» Given text
== Segment start ==
Watch bacteria turn a pair of microscopic gears. (Video: Igor Aronson, Argonne National Laboratory)
Science & Technology Story
Scientists use bacteria to power simple machines
Posted December 23, 2009; 10:23 a.m.
Organisms turn microgears in suspended solution by swimming
A scientist from Princeton University, working with researchers from the U.S. Department of Energy's (DOE) Argonne National Laboratory and Northwestern University, has discovered that common bacteria can turn microgears when suspended in a solution, providing insights for design of bio-inspired dynamically adaptive materials for energy.
"On the fundamental level, our work demonstrates that mechanical energy can be extracted from
the random motion of self-propelled particles under certain conditions," said Andrey Sokolov, a postdoctoral research associate in Princeton's Department of Ecology and Evolutionary Biology.
A paper on this research was published in the Dec. 14 Proceedings of the National Academy of Sciences.
The microgears with slanted spokes were placed in the solution along with the common aerobic bacteria, Bacillus subtilis. Sokolov, along with Igor Aronson from Argonne and Bartosz Grzybowski and Mario Apodaca from Northwestern, discovered that the bacteria appear to swim around the solution randomly, but occasionally the organisms will collide with the spokes of the gear and begin turning it in a definite direction.
== Segment end ==
» Dataset
== Segment start ==
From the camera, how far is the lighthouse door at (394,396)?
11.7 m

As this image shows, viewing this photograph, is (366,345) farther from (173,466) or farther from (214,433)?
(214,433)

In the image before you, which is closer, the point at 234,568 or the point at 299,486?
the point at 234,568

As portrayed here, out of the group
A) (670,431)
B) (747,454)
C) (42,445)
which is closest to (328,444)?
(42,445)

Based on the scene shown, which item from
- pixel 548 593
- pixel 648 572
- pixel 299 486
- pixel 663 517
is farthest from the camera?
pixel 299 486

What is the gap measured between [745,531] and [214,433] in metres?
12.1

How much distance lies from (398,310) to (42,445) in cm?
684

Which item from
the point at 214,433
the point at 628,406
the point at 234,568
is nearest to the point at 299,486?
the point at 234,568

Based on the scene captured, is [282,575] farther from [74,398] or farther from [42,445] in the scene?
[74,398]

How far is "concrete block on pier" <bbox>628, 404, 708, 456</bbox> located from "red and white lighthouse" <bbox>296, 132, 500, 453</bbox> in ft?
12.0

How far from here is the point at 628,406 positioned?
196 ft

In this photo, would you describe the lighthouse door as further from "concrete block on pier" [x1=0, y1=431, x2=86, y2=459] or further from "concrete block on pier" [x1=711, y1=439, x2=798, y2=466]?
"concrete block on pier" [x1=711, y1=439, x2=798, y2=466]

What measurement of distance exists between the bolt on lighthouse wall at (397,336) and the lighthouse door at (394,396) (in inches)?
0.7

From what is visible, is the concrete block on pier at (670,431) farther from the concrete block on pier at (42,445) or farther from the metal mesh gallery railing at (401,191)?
== Segment end ==
== Segment start ==
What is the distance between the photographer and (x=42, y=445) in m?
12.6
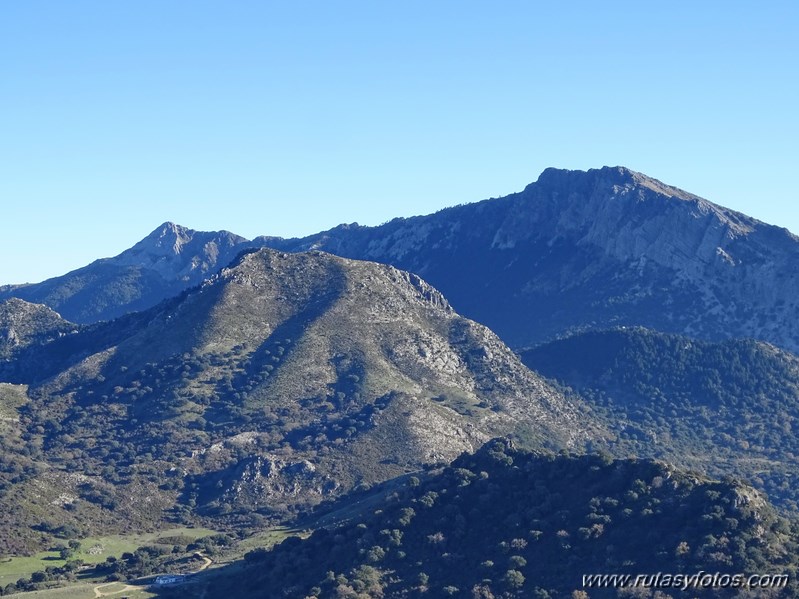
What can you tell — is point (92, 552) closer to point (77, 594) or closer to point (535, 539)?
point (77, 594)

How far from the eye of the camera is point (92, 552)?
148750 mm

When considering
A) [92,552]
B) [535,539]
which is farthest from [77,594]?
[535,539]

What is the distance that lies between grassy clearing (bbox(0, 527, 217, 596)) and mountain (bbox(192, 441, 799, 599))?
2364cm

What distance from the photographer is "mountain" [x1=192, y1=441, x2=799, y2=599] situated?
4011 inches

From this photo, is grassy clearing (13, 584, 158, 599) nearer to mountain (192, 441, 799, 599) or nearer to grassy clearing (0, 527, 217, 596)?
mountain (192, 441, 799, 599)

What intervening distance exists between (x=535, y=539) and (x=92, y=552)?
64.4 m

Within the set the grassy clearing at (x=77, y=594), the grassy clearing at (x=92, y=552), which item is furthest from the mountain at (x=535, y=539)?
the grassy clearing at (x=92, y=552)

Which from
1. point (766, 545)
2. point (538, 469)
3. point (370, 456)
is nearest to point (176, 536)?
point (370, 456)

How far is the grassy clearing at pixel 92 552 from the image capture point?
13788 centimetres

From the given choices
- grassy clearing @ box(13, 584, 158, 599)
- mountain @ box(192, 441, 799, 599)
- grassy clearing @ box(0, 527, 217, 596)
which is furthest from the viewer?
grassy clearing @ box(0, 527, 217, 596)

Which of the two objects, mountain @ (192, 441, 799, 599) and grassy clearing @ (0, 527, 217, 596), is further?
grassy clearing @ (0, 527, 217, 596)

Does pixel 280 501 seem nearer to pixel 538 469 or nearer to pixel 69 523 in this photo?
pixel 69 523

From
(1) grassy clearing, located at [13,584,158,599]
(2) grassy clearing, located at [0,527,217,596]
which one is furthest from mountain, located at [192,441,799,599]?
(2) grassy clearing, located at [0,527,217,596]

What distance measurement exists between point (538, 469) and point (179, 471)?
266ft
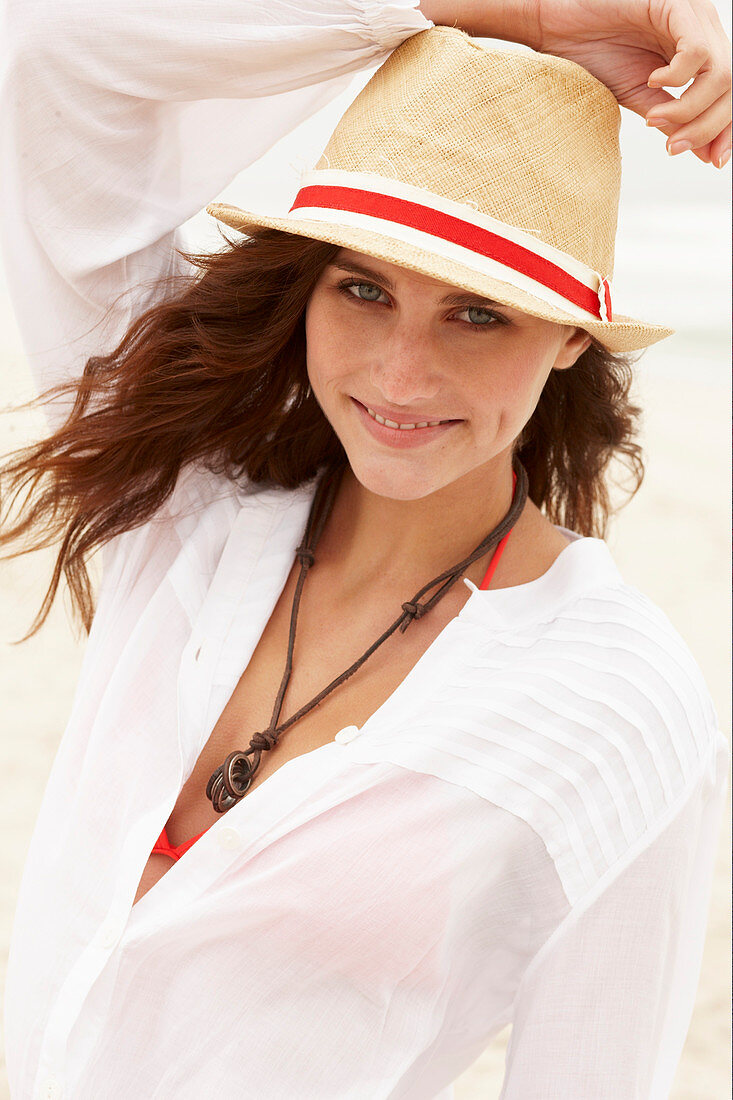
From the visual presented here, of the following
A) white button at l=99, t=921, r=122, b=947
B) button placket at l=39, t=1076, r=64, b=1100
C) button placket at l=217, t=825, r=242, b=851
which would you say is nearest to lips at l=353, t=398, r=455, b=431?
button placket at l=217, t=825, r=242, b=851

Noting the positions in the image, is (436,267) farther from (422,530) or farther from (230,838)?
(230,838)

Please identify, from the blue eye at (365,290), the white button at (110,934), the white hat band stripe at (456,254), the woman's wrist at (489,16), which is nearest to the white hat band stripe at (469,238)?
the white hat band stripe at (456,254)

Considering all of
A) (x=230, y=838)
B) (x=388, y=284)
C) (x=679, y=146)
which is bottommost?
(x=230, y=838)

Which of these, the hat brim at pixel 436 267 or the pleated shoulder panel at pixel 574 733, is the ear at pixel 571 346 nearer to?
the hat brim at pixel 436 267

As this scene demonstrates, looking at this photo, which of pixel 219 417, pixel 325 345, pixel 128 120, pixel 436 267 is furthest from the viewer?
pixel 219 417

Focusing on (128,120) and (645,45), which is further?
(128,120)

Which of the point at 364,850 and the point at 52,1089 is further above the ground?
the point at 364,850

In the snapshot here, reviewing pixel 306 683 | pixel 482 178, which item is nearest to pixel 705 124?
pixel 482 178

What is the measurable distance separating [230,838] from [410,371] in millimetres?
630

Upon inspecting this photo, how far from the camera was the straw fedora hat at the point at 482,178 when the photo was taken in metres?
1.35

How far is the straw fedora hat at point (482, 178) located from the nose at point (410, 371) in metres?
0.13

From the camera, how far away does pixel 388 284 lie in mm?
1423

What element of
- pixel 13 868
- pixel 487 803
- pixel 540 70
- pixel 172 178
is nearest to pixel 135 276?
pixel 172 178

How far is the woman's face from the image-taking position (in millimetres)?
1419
== Segment end ==
== Segment start ==
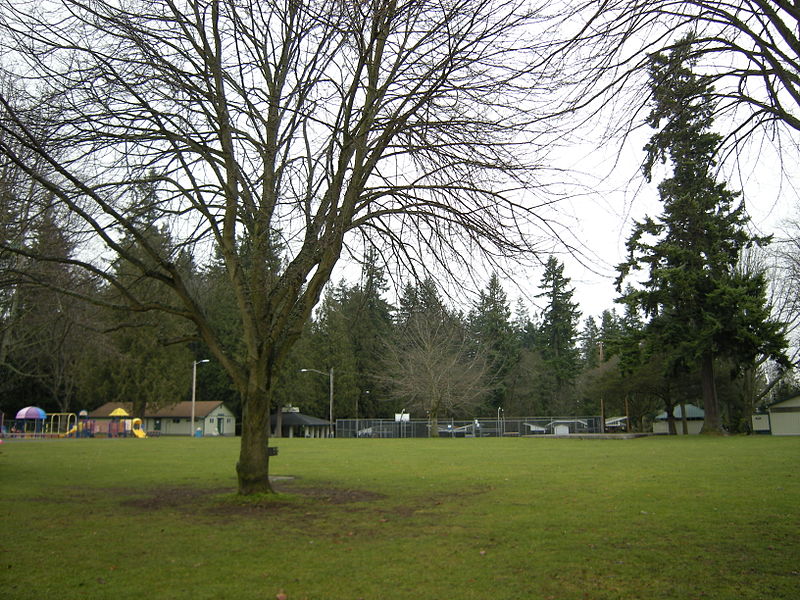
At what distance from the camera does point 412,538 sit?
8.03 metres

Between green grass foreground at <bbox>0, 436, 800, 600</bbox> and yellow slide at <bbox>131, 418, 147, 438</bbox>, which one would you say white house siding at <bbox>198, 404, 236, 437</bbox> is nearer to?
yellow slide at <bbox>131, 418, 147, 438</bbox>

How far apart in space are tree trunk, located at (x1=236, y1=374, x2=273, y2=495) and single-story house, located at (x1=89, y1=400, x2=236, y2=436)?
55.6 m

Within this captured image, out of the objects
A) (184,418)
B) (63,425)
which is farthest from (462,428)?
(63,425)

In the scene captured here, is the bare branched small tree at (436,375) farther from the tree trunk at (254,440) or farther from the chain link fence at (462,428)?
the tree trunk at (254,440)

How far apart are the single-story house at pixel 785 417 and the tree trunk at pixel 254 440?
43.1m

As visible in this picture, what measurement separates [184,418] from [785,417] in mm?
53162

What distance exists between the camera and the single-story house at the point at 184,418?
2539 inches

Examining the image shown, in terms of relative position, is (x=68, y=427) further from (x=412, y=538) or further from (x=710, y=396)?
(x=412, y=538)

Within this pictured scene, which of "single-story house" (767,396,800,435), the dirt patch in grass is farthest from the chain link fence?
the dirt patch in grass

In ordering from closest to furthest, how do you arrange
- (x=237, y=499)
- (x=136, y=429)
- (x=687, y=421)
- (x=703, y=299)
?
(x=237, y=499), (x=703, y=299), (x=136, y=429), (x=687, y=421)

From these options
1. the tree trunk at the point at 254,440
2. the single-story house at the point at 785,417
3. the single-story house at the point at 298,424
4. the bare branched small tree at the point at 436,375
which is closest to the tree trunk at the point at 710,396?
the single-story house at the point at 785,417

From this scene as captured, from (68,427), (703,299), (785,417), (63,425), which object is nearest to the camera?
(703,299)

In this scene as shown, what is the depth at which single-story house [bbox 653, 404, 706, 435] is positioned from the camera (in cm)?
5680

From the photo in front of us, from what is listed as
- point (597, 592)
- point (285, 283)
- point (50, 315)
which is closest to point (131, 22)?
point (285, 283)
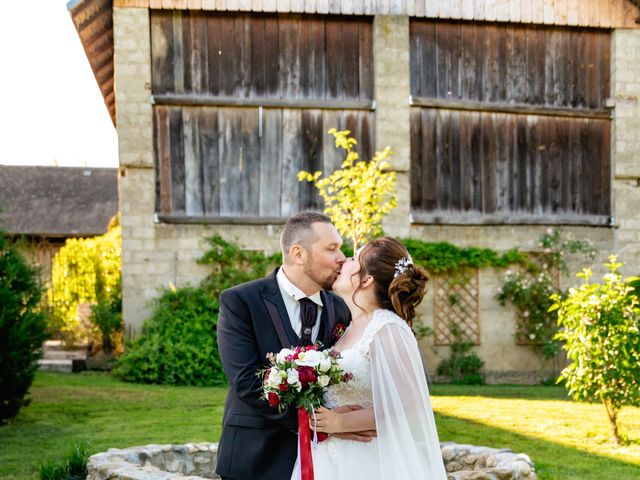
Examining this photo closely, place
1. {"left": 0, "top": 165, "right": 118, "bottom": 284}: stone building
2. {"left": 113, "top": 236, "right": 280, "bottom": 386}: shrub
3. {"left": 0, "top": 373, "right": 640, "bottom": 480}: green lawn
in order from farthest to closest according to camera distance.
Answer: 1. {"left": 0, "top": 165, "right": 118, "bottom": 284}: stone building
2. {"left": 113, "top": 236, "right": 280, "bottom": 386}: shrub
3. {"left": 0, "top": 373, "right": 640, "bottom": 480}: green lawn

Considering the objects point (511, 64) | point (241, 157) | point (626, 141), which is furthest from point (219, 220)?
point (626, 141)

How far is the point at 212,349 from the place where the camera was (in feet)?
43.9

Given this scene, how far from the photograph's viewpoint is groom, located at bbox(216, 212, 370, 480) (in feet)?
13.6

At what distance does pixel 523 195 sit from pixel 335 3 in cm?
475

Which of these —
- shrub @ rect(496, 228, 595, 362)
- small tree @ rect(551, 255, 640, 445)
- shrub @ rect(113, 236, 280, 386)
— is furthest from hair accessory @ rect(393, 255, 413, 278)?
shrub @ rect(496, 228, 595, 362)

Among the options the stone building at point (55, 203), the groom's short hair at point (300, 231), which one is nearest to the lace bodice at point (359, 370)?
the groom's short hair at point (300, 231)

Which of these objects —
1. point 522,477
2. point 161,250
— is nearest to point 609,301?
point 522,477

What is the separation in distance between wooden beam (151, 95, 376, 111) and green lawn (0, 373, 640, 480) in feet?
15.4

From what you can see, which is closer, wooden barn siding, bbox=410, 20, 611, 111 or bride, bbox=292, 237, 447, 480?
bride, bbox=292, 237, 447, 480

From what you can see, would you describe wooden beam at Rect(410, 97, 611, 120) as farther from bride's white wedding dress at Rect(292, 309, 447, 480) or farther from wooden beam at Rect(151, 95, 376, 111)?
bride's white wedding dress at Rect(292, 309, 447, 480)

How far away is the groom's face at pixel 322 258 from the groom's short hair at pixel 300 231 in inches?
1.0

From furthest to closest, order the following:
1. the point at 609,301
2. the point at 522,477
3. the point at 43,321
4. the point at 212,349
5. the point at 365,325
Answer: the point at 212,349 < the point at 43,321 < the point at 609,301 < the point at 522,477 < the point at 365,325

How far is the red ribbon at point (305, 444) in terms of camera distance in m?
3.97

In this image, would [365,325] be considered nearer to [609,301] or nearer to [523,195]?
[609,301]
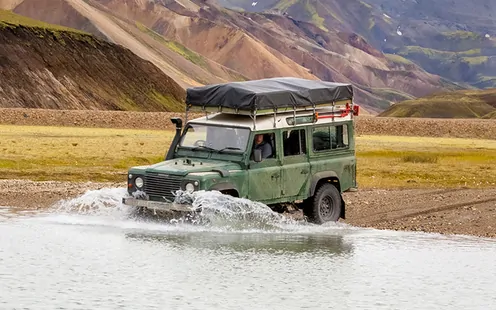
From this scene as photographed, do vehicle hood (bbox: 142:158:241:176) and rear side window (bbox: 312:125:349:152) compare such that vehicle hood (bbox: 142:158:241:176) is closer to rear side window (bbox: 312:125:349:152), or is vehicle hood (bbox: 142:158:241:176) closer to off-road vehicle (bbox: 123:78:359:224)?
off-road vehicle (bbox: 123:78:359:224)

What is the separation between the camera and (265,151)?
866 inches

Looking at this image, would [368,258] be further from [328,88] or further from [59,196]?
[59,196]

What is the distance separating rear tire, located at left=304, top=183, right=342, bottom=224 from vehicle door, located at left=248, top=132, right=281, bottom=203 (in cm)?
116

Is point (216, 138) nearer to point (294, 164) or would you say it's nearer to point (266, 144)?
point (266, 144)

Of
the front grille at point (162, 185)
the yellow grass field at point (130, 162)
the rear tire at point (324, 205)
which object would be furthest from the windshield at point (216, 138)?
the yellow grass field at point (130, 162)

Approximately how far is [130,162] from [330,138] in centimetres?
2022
== Segment end ==
» Requirement
Rewrite the passage of the bacteria-powered gears article that begins at the words "Organisms turn microgears" and stops after "and Evolutionary Biology.", replacing "microgears" with "tiny gears".

» Reply to the task
Organisms turn tiny gears in suspended solution by swimming
A scientist from Princeton University, working with researchers from the U.S. Department of Energy's (DOE) Argonne National Laboratory and Northwestern University, has discovered that common bacteria can turn tiny gears when suspended in a solution, providing insights for design of bio-inspired dynamically adaptive materials for energy.
"On the fundamental level, our work demonstrates that mechanical energy can be extracted from
the random motion of self-propelled particles under certain conditions," said Andrey Sokolov, a postdoctoral research associate in Princeton's Department of Ecology and Evolutionary Biology.